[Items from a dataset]
________________
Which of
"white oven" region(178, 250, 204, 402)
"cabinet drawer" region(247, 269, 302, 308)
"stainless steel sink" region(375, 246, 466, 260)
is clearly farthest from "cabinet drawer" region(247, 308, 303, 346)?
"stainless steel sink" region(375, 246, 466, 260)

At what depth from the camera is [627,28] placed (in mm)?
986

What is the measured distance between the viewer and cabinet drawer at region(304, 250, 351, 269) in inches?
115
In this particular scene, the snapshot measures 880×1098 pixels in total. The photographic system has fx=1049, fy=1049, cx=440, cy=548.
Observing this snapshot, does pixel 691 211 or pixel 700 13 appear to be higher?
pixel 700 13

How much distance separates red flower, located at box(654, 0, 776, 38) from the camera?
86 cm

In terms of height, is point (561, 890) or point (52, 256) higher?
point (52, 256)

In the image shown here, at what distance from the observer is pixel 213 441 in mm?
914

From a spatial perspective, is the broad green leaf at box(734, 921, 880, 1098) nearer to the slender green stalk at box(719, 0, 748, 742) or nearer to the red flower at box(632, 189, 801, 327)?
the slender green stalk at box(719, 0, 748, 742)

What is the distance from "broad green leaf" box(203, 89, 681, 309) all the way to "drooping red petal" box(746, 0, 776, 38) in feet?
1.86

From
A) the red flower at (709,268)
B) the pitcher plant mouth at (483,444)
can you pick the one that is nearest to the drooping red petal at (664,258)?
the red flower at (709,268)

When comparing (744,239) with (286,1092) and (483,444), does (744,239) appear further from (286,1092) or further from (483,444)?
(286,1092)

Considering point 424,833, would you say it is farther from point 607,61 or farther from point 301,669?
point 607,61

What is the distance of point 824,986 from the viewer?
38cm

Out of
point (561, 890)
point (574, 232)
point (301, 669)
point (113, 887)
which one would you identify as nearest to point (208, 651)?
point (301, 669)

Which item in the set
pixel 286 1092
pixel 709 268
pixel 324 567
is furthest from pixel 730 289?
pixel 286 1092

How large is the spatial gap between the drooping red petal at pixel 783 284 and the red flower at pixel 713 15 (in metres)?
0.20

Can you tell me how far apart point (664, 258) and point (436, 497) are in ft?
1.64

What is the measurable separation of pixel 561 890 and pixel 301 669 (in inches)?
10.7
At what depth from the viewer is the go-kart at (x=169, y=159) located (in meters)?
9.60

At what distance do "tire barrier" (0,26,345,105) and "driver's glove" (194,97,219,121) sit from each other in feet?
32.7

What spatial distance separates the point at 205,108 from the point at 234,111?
________________
_Goal of the exercise_
Render the records, from their first line through the line containing "is clearly farthest", as a JSON list of strings. Use one string per line and leave out any blank lines.

_Correct result_
[
  "Which of",
  "\"white oven\" region(178, 250, 204, 402)",
  "\"cabinet drawer\" region(247, 269, 302, 308)",
  "\"stainless steel sink\" region(375, 246, 466, 260)",
  "is clearly farthest from \"cabinet drawer\" region(247, 308, 303, 346)?"
]